Desain grafis bukan sekadar membuat tampilan yang indah. Setiap desain harus mampu menyampaikan pesan, menarik perhatian target audiens, dan memenuhi tujuan komunikasi yang telah ditentukan. Oleh karena itu, proses revisi menjadi tahap penting untuk memastikan bahwa hasil akhir benar-benar sesuai dengan kebutuhan. Hampir semua proyek desain profesional melewati beberapa kali revisi sebelum dinyatakan selesai.
Seorang graphic designer yang profesional tidak melihat revisi sebagai serangan terhadap kemampuan dirinya. Sebaliknya, revisi dipandang sebagai masukan yang membantu menyempurnakan karya. Ketika klien atau atasan memberikan komentar, fokus utama seharusnya adalah memahami tujuan dari perubahan tersebut, bukan mempertahankan ego pribadi. Sikap terbuka terhadap kritik justru menjadi salah satu ciri desainer yang terus berkembang.

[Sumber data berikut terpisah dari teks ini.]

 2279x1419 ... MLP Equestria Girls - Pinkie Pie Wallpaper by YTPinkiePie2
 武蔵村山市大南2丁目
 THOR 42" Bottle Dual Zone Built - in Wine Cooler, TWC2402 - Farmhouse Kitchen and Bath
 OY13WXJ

Namun, menerima revisi bukan berarti harus mengerjakan semuanya tanpa arah. Langkah pertama yang perlu dilakukan adalah mendengarkan dengan baik setiap masukan. Jika ada instruksi yang kurang jelas, jangan ragu untuk bertanya agar tidak terjadi kesalahan yang sama pada revisi berikutnya. Komunikasi yang baik antara desainer dan klien akan menghemat waktu sekaligus menghasilkan desain yang lebih sesuai dengan ekspektasi.
Selain itu, penting bagi desainer untuk kembali melihat brief di awal proyek. Tidak sedikit revisi terjadi karena desain yang dibuat mulai keluar dari tujuan awal. Dengan memahami kembali target audiens, identitas merek, serta pesan yang ingin disampaikan, proses revisi akan menjadi lebih terarah dan tidak sekadar mengubah warna atau tata letak secara berulang.

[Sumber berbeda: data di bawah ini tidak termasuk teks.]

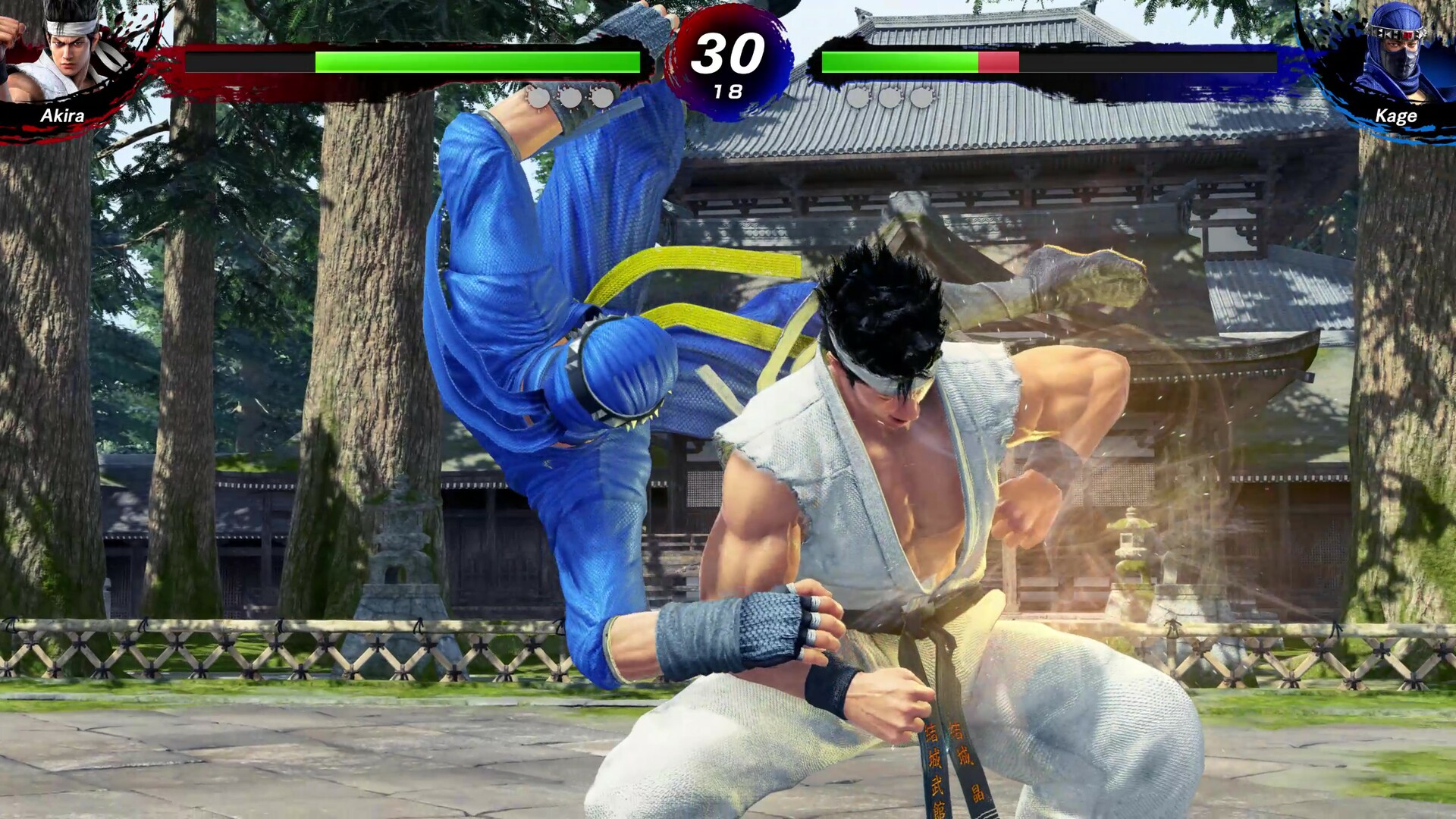 图片[5]-VR战士5 R.E.V.O./Virtua Fighter 5 R.E.V.O./支持网络联机-秋风资源网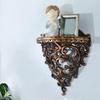 Shelves in European Style, Decorative Antique Bracket, Sculpture, Shelf, Display Shelves, Organizer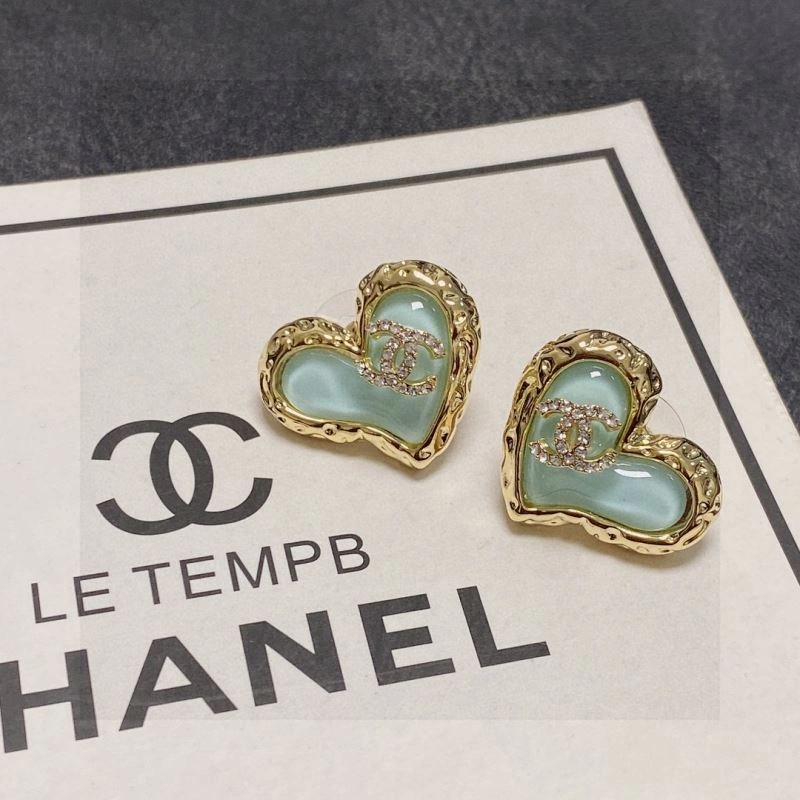 Chanel Earrings WellDesigned 231246
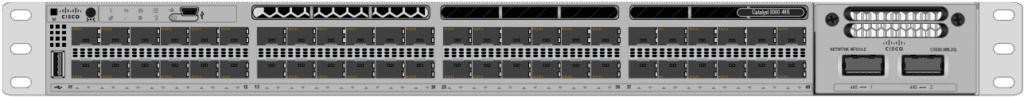 C9300-48S-fornt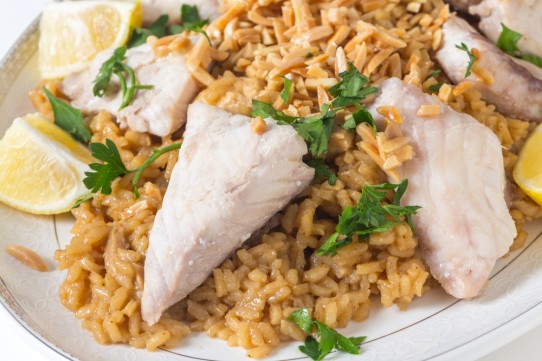 رز الصيادية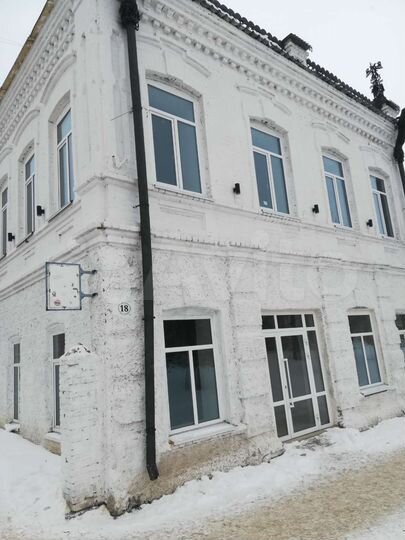 Здание, 212 м²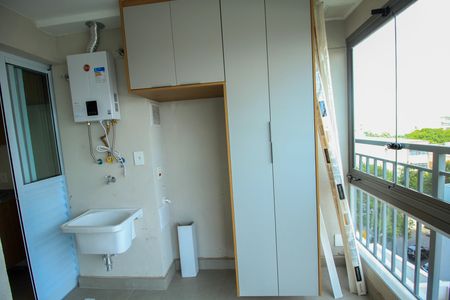 Apartamento para alugar com 48m², 2 quartos e 1 vaga Apartamento para alugar com 48m², 2 quartos e 1 vagaÁrea de Serviço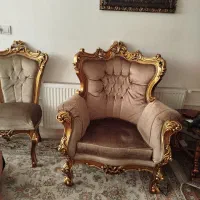 مبل ۹نفره سلطنتی ۹۰میلیون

Hal yang juga perlu diingat adalah membedakan kritik terhadap karya dengan kritik terhadap diri sendiri. Ketika seseorang mengatakan desain perlu diperbaiki, bukan berarti kemampuan desainernya buruk. Justru melalui proses evaluasi inilah kualitas visual, kemampuan berpikir kreatif, hingga kemampuan memecahkan masalah akan semakin terasah.
Pada akhirnya, hampir semua desainer berpengalaman pernah menghadapi revisi berkali-kali. Bedanya, mereka tidak berhenti karena revisi, melainkan menjadikan setiap masukan sebagai pengalaman untuk menghasilkan karya yang lebih baik pada proyek berikutnya. Revisi adalah bagian dari perjalanan menjadi desainer yang profesional.
Karena itu, ketika desainmu direvisi, jangan langsung merasa gagal. Dengarkan brief, pahami kebutuhan, lakukan perbaikan dengan tenang, dan jadikan setiap revisi sebagai kesempatan untuk belajar. Sebab desain yang hebat bukanlah desain yang selesai dalam sekali jadi, melainkan desain yang terus disempurnakan hingga mampu memberikan solusi terbaik.